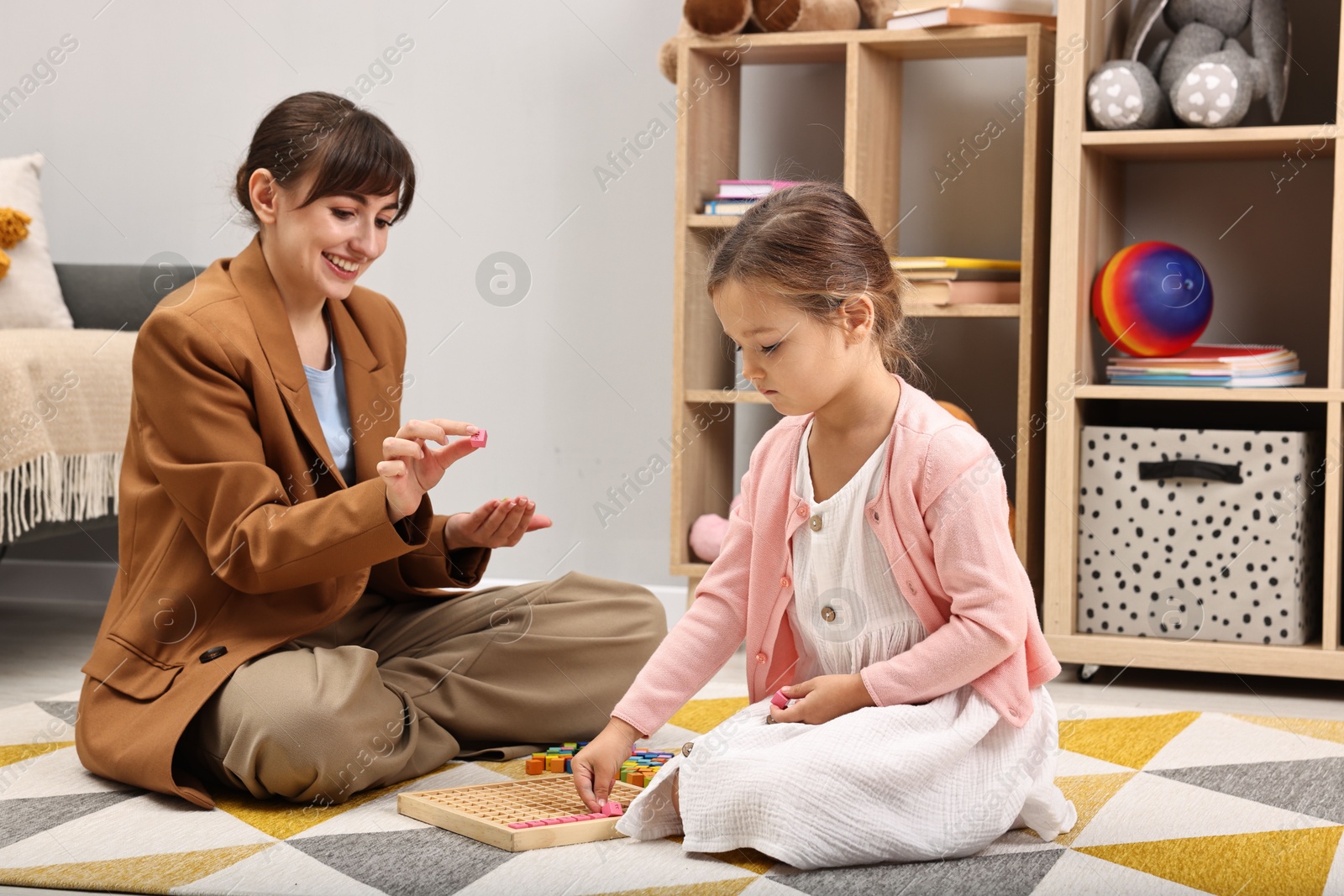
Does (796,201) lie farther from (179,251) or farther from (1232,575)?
(179,251)

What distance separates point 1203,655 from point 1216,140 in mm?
711

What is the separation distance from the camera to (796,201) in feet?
3.66

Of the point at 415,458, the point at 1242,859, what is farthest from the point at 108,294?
the point at 1242,859

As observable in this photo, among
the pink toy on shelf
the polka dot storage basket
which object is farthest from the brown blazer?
the polka dot storage basket

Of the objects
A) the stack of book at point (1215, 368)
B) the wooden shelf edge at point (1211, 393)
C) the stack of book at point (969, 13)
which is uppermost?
the stack of book at point (969, 13)

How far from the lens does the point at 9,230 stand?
2.29 metres

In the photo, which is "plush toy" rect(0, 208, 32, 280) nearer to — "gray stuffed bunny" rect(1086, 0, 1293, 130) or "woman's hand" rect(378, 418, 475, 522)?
"woman's hand" rect(378, 418, 475, 522)

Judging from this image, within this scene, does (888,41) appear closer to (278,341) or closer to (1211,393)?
(1211,393)

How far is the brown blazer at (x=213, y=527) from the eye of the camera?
1248mm

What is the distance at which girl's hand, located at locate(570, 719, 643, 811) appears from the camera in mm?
1136

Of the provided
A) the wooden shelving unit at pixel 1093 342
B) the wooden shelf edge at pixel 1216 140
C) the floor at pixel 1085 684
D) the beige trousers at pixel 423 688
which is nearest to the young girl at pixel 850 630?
the beige trousers at pixel 423 688

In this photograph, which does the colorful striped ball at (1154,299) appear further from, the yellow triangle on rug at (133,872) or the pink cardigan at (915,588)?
the yellow triangle on rug at (133,872)

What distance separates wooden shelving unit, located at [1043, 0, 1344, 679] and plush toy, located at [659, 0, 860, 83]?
0.34 meters

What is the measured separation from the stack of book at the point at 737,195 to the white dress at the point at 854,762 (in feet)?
3.28
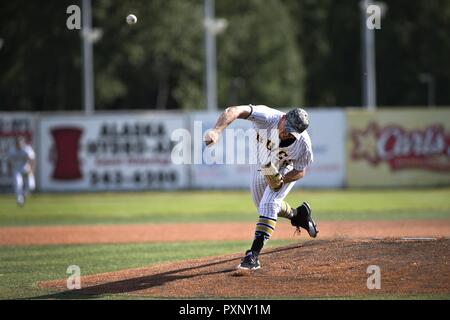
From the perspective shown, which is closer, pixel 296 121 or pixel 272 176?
pixel 296 121

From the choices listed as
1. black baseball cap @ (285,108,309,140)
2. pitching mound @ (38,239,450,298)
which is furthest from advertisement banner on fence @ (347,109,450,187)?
black baseball cap @ (285,108,309,140)

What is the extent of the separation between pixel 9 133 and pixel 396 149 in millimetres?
14952

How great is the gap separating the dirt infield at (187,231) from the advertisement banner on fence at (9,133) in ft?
40.0

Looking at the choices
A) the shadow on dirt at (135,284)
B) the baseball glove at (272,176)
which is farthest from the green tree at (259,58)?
the baseball glove at (272,176)

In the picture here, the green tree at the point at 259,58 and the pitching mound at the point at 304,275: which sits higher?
the green tree at the point at 259,58

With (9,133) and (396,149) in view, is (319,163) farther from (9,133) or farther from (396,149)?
(9,133)

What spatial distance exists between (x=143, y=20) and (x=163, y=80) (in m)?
4.67

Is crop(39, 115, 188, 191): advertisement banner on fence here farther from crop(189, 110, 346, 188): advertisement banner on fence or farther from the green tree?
the green tree

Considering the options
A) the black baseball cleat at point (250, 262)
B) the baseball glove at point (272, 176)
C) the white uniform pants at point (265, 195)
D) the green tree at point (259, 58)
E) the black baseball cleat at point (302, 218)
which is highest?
the green tree at point (259, 58)

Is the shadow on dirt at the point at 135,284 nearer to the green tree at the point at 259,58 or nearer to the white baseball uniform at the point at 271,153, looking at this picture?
the white baseball uniform at the point at 271,153

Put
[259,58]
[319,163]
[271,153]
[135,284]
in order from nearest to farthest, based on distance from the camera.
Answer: [135,284], [271,153], [319,163], [259,58]

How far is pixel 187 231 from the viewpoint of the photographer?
55.8 ft

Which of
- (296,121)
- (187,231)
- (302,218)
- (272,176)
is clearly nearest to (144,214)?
(187,231)

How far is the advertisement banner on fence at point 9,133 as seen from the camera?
29.7 meters
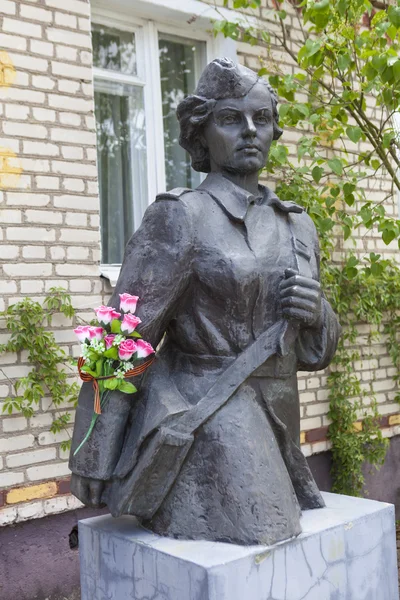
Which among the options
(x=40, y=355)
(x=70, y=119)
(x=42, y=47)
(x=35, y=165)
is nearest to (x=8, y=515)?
(x=40, y=355)

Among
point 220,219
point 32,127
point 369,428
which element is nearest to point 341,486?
point 369,428

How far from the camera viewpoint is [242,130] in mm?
2254

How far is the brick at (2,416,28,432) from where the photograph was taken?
3734mm

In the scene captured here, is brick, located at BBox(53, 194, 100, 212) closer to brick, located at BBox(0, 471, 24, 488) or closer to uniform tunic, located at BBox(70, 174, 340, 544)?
brick, located at BBox(0, 471, 24, 488)

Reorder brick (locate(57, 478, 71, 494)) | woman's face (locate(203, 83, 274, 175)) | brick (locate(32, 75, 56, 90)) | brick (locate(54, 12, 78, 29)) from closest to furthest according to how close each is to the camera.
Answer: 1. woman's face (locate(203, 83, 274, 175))
2. brick (locate(57, 478, 71, 494))
3. brick (locate(32, 75, 56, 90))
4. brick (locate(54, 12, 78, 29))

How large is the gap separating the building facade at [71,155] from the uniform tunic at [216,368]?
5.88 ft

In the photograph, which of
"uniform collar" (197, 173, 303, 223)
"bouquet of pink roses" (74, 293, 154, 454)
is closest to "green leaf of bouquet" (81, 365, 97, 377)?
"bouquet of pink roses" (74, 293, 154, 454)

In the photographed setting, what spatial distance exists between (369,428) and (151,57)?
3.08 metres

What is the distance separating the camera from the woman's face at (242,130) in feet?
7.40

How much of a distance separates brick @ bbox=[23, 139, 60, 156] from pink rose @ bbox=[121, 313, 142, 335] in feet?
7.14

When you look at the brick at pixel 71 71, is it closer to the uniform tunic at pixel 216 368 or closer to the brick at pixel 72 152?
the brick at pixel 72 152

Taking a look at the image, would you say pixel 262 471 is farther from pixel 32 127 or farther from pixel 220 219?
pixel 32 127

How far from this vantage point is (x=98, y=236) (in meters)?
4.18

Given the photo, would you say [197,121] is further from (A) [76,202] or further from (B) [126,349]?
(A) [76,202]
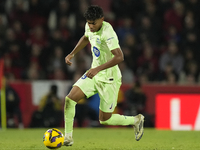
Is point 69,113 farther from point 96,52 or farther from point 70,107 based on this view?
point 96,52

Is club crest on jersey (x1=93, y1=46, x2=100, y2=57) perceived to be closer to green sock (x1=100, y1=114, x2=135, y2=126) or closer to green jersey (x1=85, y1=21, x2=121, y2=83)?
green jersey (x1=85, y1=21, x2=121, y2=83)

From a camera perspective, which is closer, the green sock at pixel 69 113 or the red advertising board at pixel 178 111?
the green sock at pixel 69 113

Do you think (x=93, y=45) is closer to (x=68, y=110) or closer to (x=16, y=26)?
(x=68, y=110)

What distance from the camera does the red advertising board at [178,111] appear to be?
11.2m

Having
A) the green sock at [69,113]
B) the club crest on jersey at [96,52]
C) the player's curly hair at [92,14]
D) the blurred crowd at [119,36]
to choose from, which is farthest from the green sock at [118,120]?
the blurred crowd at [119,36]

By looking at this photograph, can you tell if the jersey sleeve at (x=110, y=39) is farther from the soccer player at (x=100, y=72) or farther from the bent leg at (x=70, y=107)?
the bent leg at (x=70, y=107)

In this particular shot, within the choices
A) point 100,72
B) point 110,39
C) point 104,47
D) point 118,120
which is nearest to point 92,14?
point 110,39

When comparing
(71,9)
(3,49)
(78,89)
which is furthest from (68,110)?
(71,9)

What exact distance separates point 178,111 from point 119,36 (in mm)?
3387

- _TASK PROMPT_:
Please quote all the records above verbatim and leave the pictures out.

- _SOLVED PROBLEM_:
Does (796,201) lie farther from (179,251) or farther from (1232,575)?
(179,251)

What distance separates point 1203,655 from point 1216,140 in mm?
711

What is the separation distance from the camera to (796,201) in feet?
3.66

Of the point at 415,458, the point at 1242,859, what is farthest from the point at 108,294?
the point at 1242,859

As observable in this photo, among
the pink toy on shelf
the polka dot storage basket
which object is farthest from the brown blazer?
the polka dot storage basket

Of the objects
A) the stack of book at point (1215, 368)
B) the wooden shelf edge at point (1211, 393)
C) the stack of book at point (969, 13)
which is uppermost?
the stack of book at point (969, 13)

How far from the lens does the point at 9,230 stand?
2.29 metres

In the photo, which is "plush toy" rect(0, 208, 32, 280) nearer to — "gray stuffed bunny" rect(1086, 0, 1293, 130) or "woman's hand" rect(378, 418, 475, 522)?
"woman's hand" rect(378, 418, 475, 522)

Judging from this image, within this scene, does (888,41) appear closer to (278,341) or closer to (1211,393)?
(1211,393)

How far is the brown blazer at (x=213, y=527) from the eye of the camera?
1248mm

What is the distance at which girl's hand, located at locate(570, 719, 643, 811) appears from the camera in mm?
1136

Of the provided
A) the wooden shelving unit at pixel 1093 342
B) the wooden shelf edge at pixel 1216 140
C) the floor at pixel 1085 684
D) the beige trousers at pixel 423 688
which is nearest to the young girl at pixel 850 630?
the beige trousers at pixel 423 688

In this photograph, which does the colorful striped ball at (1154,299) appear further from, the yellow triangle on rug at (133,872) or the pink cardigan at (915,588)?
the yellow triangle on rug at (133,872)

What distance separates wooden shelving unit, located at [1043, 0, 1344, 679] and plush toy, located at [659, 0, 860, 83]?
0.34 meters

What is the measured separation from the stack of book at the point at 737,195 to the white dress at the point at 854,762 (in feet)?
3.28
From the perspective shown, which is closer, pixel 296 121 or pixel 272 176?
pixel 296 121

From the choices listed as
1. black baseball cap @ (285,108,309,140)
2. pitching mound @ (38,239,450,298)
which is furthest from advertisement banner on fence @ (347,109,450,187)?
black baseball cap @ (285,108,309,140)

What is the extent of the separation between pixel 9 133 and pixel 396 149 in millimetres?
14952

How great is the gap separating the dirt infield at (187,231) from the advertisement banner on fence at (9,133) in ft?
40.0

Looking at the choices
A) the shadow on dirt at (135,284)
B) the baseball glove at (272,176)
which is farthest from the green tree at (259,58)?
the baseball glove at (272,176)

In the picture here, the green tree at the point at 259,58 and the pitching mound at the point at 304,275: which sits higher?
the green tree at the point at 259,58

With (9,133) and (396,149) in view, is (319,163) farther from (9,133) or farther from (396,149)?
(9,133)

What spatial distance exists between (x=143, y=20) and (x=163, y=80) (in m)?
4.67

Is crop(39, 115, 188, 191): advertisement banner on fence here farther from crop(189, 110, 346, 188): advertisement banner on fence or farther from the green tree?
the green tree

Considering the options
A) the black baseball cleat at point (250, 262)
B) the baseball glove at point (272, 176)
C) the white uniform pants at point (265, 195)
D) the green tree at point (259, 58)
E) the black baseball cleat at point (302, 218)
which is highest?
the green tree at point (259, 58)

Is the shadow on dirt at the point at 135,284 nearer to the green tree at the point at 259,58 or nearer to the white baseball uniform at the point at 271,153, looking at this picture?
the white baseball uniform at the point at 271,153

Put
[259,58]
[319,163]
[271,153]
[135,284]
in order from nearest to farthest, based on distance from the camera.
Answer: [135,284], [271,153], [319,163], [259,58]

How far is pixel 187 231 from the viewpoint of the photographer?
55.8 ft

Which of
- (296,121)
- (187,231)
- (302,218)
- (272,176)
is clearly nearest to (144,214)?
(187,231)

How far is the advertisement banner on fence at point 9,133 as seen from the camera?
29.7 meters
Which among the options
(x=40, y=355)
(x=70, y=119)
(x=42, y=47)
(x=35, y=165)
is nearest to (x=8, y=515)?
(x=40, y=355)

Among
point 220,219
point 32,127
point 369,428
which element is nearest to point 341,486?
point 369,428

How far from the camera viewpoint is [242,130] in mm?
2254

How far is the brick at (2,416,28,432) from where the photograph was taken?
3734mm

In the scene captured here, is brick, located at BBox(53, 194, 100, 212) closer to brick, located at BBox(0, 471, 24, 488) or closer to uniform tunic, located at BBox(70, 174, 340, 544)?
brick, located at BBox(0, 471, 24, 488)

Reorder brick (locate(57, 478, 71, 494)) | woman's face (locate(203, 83, 274, 175)) | brick (locate(32, 75, 56, 90)) | brick (locate(54, 12, 78, 29)) from closest to furthest according to how close each is to the camera.
Answer: 1. woman's face (locate(203, 83, 274, 175))
2. brick (locate(57, 478, 71, 494))
3. brick (locate(32, 75, 56, 90))
4. brick (locate(54, 12, 78, 29))

How large is the gap separating the building facade at [71,155] from the uniform tunic at [216,368]?
5.88 ft

In the photograph, which of
"uniform collar" (197, 173, 303, 223)
"bouquet of pink roses" (74, 293, 154, 454)
is closest to "green leaf of bouquet" (81, 365, 97, 377)?
"bouquet of pink roses" (74, 293, 154, 454)

In the photographed setting, what spatial distance exists between (369,428) and (151,57)?
3.08 metres

What is the distance separating the camera from the woman's face at (242,130) in feet?
7.40

How much of a distance separates brick @ bbox=[23, 139, 60, 156] from pink rose @ bbox=[121, 313, 142, 335] in feet?
7.14

When you look at the brick at pixel 71 71, is it closer to the uniform tunic at pixel 216 368 or closer to the brick at pixel 72 152?
the brick at pixel 72 152

Taking a look at the image, would you say pixel 262 471 is farther from pixel 32 127 or farther from pixel 220 219?
pixel 32 127

How far from this vantage point is (x=98, y=236) (in meters)?
4.18

Given the photo, would you say [197,121] is further from (A) [76,202] or further from (B) [126,349]?
(A) [76,202]
Is point 69,113 farther from point 96,52 or farther from point 70,107 based on this view?
point 96,52

Is club crest on jersey (x1=93, y1=46, x2=100, y2=57) perceived to be closer to green sock (x1=100, y1=114, x2=135, y2=126) or closer to green jersey (x1=85, y1=21, x2=121, y2=83)?
green jersey (x1=85, y1=21, x2=121, y2=83)

From a camera perspective, which is closer, the green sock at pixel 69 113 or the red advertising board at pixel 178 111?
the green sock at pixel 69 113

Do you think (x=93, y=45) is closer to (x=68, y=110) or closer to (x=16, y=26)?
(x=68, y=110)

What distance from the camera does the red advertising board at [178,111] appear to be?
11.2m

Having
A) the green sock at [69,113]
B) the club crest on jersey at [96,52]
C) the player's curly hair at [92,14]
D) the blurred crowd at [119,36]
to choose from, which is farthest from the green sock at [118,120]?
the blurred crowd at [119,36]

By looking at this photograph, can you tell if the jersey sleeve at (x=110, y=39) is farther from the soccer player at (x=100, y=72) or farther from the bent leg at (x=70, y=107)?
the bent leg at (x=70, y=107)

In this particular shot, within the choices
A) point 100,72
B) point 110,39
C) point 104,47
D) point 118,120
which is nearest to point 92,14?
point 110,39

When comparing
(71,9)
(3,49)
(78,89)
which is furthest from (68,110)?
(71,9)

What exact distance separates point 178,111 from point 119,36 (in mm)?
3387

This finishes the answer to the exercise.